* [What needs to be done]: Continue the forum thread below about camera memory cards losing their images, picking up after its last post.

* [Source text]:

------------------------------------------------

# HELP!  Corrupting cards!!!



## erphoto (Sep 16, 2012)

Advice needed.

I have two cameras, a 40d and a 5d mark II. Friday, after a senior session in which I had taken a few pictures with my 40d, 16GB sandisk card, I reviewed the pictures in my camera. Put the camera in my bag and when I got home and inserted the card, the images were gone. They weren't visible on the 40d anymore either. I had to run a deep scan to recover said images. I assumed I had left the camera on in the bag, somehow the menu button got pushed and with the jostling around, the okay got hit for formatting. Who knows. I also had a wedding yesterday where I did not use the card because I was afraid it might be corrupt. 

So today, I had an engagement shoot. I put an 8gb card into my 5d mark ii and shot the whole session with that. Then I reviewed the images in camera again and when I inserted the card, the images were not there. However, they were viewable in camera. Again, I've had to run deep scan to recover the images.

Seeing as this has now happened with 2 different cameras,with 2 different cards, would you say that by putting the card in the reader, the reader is corrupting them? Is that even possible? Can that occur? AND now that I've had issue with the card reader corrupting my cards (If that's the case) can just reformatting them in the camera save them for future use or do I need to ditch and restock? The 16gb is only about a year or two old.


----------



## Derrel (Sep 16, 2012)

I think the card reader MIGHT have a bent pin, or a bad connection on the cord "somewhere", at most likely, the end where the cord joins the CF card reader. Or the card reader is "messed up" in some way,shape, or form.


----------



## erphoto (Sep 16, 2012)

Thanks for your quick reply, Derrel.  When my card reader is done with the deep scan I'm running to recover the files I'll take a look!


----------



## erphoto (Sep 17, 2012)

My card reader has no bent prongs.    I've had it for a reallly, reallllly long time though.  I only pulled it out of storage about 2 months ago because my other reader quit reading the cf cards.  Does anyone have a suggestion for a reader that uses firewire connection?    Looks like I'm in the market for a new card reader.

Thanks!

------------------------------------------------

* [Source material]:
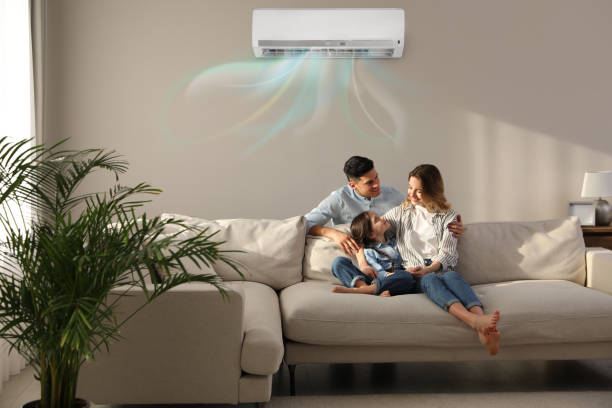 HVAC Maintenance Plan in Evans, GA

------------------------------------------------

* [Exercise output]:
----------



## erphoto (Sep 18, 2012)

ANYONE?  HELP?


----------



## Superfitz (Sep 18, 2012)

erphoto said:
			
		

> ANYONE?  HELP?



Amazon has a bunch...they even have helpful reviews to assist in your decision.


----------



## MLeeK (Sep 18, 2012)

Try plugging the camera in to the computer with the card in it and pulling the images off that way. I'm with Derrel and I think it's something to do with your card reader somewhere.


----------



## Derrel (Sep 18, 2012)

erphoto said:


> My card reader has no bent prongs.    I've had it for a reallly, reallllly long time though.  I only pulled it out of storage about 2 months ago because my other reader quit reading the cf cards.  Does anyone have a suggestion for a reader that uses firewire connection?    Looks like I'm in the market for a new card reader.
> 
> Thanks!



I have had a Lexar Firewire card reader, CF I and II style ONLY, for multiple years--the kind that uses the BIG, husky "6-pin" Firewire connections on both ends, and it works well. I also have a much newer Lexar Multi-Card reader that uses the small, cheezy USB 2.0 connection system, and it's wonky...the connection in the card-reader end was acting up for a while...I took the cord out of the reader and the computer, and Q-tipped the connection ends with alcohol and then a clean cloth...seems to have stopped the issue....although it is somewhat pokey on transfer speeds, and I have to wait too long for DL's to complete on the USB 2.0 reader. The "old" Lexar 6-pin Firewire CF card reader OTOH has dl'd for 7 YEARS without a problem. Not one,single issue. I need to get a newer, better, Thunderbolt-equipped CF card reader, or multi-format reader to replace the USB 2.0 model I think...


----------



## MLeeK (Sep 18, 2012)

Do you have a camera bag with a magnetic closure on it? Some laptop bags, purses, etc have those magnetic snaps. I've heard of problems. I don't know if it's true or not!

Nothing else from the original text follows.